*What this task involves*.
Please pull out every line in the entries below that contains the string "camera". Treat the match as case-sensitive.
[begin Given information]
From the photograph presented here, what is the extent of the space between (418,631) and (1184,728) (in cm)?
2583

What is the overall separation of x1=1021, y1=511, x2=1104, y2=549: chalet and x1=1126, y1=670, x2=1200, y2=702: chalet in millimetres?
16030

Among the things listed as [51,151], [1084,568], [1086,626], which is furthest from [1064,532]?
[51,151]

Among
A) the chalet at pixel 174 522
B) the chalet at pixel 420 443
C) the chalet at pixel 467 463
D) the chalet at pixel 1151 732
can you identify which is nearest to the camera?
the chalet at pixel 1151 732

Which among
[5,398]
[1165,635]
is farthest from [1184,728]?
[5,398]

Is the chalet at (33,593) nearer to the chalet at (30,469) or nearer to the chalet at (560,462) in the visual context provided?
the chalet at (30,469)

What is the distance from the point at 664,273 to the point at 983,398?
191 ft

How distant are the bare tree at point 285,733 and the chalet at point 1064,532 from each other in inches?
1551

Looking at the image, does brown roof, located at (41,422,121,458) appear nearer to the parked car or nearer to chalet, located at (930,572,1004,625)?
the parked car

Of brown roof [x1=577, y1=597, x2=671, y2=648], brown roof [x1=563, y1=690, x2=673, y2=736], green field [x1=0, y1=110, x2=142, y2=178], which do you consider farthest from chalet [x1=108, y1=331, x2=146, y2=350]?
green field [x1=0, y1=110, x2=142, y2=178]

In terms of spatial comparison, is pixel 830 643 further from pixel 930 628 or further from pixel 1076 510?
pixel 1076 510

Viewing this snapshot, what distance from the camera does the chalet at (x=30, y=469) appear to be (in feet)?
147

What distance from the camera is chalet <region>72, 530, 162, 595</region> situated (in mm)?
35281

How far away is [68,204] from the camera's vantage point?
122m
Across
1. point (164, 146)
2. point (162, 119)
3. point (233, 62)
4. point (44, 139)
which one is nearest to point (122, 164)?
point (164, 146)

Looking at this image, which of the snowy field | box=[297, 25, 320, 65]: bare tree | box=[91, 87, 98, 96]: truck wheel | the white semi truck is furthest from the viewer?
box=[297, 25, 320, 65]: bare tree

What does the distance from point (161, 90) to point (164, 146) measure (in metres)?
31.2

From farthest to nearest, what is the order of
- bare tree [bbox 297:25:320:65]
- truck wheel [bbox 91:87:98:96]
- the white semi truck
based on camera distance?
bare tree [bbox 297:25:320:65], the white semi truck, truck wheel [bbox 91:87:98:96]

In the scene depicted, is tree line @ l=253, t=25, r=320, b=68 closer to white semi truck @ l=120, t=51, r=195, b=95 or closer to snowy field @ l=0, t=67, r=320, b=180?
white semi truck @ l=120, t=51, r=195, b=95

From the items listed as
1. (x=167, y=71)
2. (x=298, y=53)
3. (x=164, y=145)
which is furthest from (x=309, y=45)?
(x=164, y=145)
[end Given information]
[begin Given information]
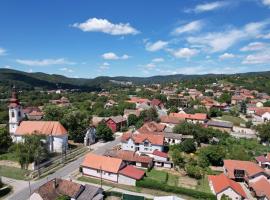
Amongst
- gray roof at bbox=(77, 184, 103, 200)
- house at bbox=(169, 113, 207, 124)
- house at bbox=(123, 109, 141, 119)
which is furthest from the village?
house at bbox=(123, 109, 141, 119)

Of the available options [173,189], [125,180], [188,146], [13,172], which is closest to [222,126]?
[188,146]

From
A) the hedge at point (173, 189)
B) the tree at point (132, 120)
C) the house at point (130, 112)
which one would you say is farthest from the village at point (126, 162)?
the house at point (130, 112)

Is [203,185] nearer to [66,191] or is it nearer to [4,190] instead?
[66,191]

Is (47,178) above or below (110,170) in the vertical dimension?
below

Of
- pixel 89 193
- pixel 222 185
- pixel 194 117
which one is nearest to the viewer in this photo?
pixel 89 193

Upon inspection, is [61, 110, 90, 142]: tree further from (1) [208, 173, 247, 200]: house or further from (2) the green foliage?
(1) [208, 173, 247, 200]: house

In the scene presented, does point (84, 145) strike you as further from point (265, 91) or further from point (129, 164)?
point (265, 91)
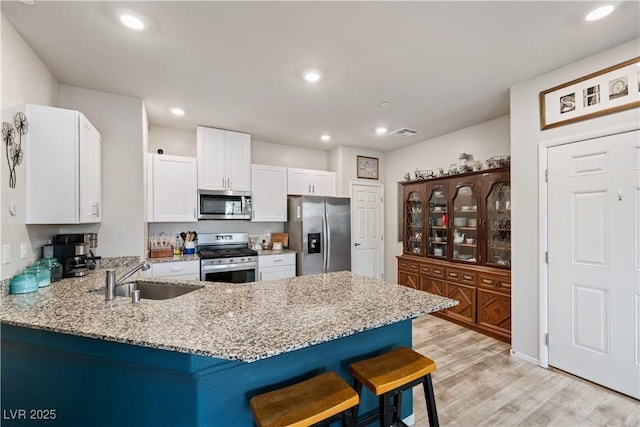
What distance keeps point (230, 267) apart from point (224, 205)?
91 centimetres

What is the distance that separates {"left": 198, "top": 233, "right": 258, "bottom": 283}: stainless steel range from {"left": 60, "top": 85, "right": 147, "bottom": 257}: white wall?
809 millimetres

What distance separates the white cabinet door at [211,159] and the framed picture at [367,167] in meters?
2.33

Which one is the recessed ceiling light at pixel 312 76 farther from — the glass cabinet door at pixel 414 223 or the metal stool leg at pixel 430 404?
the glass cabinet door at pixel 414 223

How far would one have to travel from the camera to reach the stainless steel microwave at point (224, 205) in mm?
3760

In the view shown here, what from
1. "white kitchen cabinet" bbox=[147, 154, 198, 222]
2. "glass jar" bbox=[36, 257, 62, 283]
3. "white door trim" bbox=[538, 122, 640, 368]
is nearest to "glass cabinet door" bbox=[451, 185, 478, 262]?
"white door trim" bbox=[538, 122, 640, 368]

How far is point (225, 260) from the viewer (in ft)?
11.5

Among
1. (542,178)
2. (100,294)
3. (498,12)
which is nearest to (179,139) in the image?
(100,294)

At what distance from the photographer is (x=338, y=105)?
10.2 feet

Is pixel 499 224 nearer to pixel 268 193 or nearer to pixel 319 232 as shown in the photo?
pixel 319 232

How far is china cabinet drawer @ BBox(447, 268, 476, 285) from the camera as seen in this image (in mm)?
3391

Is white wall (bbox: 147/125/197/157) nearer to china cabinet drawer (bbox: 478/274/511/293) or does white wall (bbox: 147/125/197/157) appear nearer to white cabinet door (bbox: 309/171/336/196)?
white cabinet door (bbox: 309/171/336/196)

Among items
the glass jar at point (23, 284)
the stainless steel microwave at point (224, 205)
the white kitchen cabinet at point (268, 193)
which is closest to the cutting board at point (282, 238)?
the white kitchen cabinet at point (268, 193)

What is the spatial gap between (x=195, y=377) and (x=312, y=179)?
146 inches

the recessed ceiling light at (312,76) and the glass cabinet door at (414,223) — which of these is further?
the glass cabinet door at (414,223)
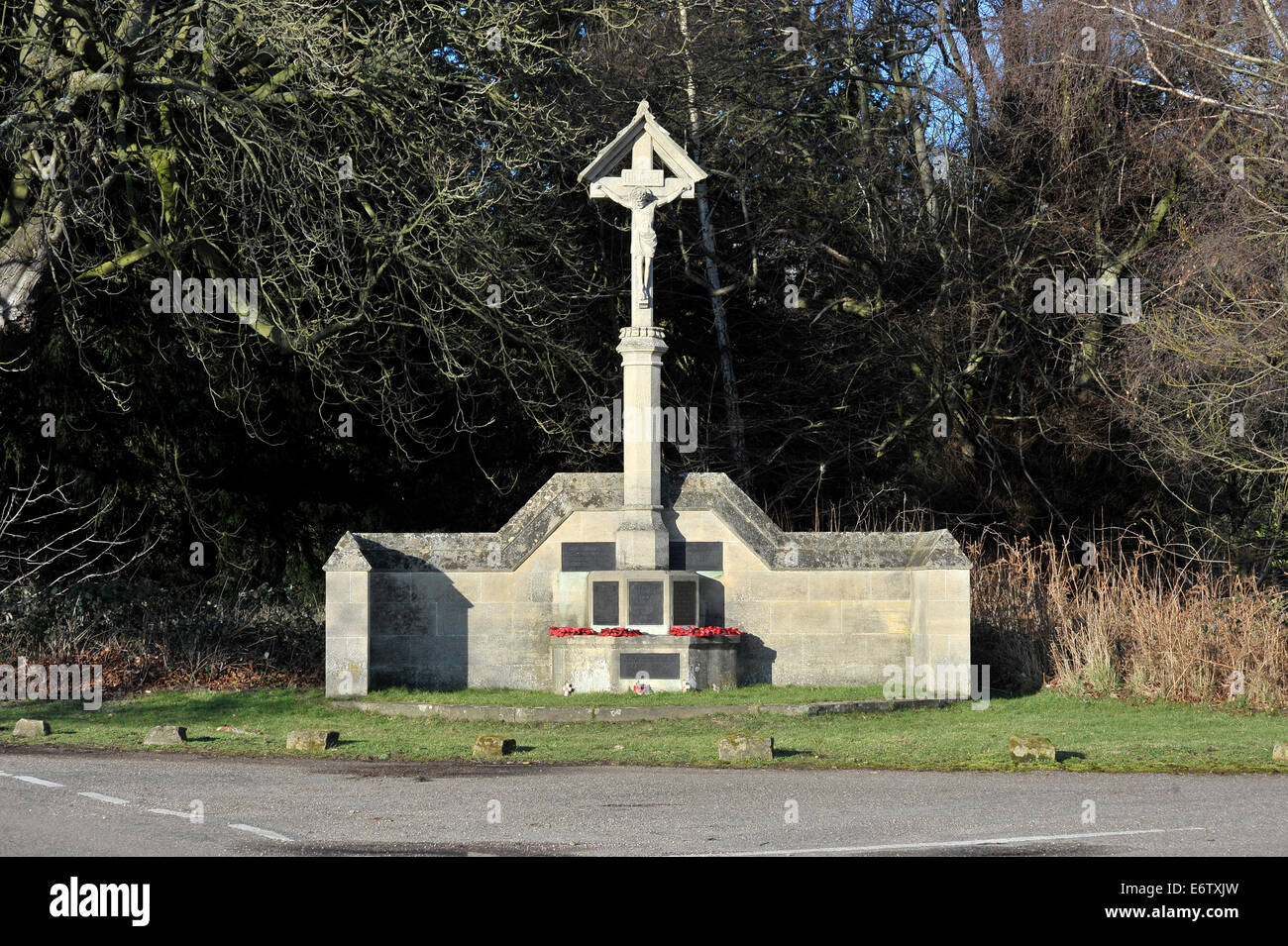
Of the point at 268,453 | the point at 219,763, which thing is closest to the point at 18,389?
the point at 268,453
[end Given information]
*Answer*.
can you identify which is nearest to the camera?
Viewing this snapshot, what distance from the camera does the chalet at (x=30, y=469) appear to be (in feet)?
What distance from the camera is chalet <region>72, 530, 162, 595</region> situated (in mm)?
How far away is [68,204] from the camera's vantage point?
based on camera distance?
How far would one have to travel from the camera to reach the stainless steel microwave at point (224, 205) in mm?
How far is china cabinet drawer @ BBox(447, 268, 476, 285) from the camera as seen in this image (in mm)?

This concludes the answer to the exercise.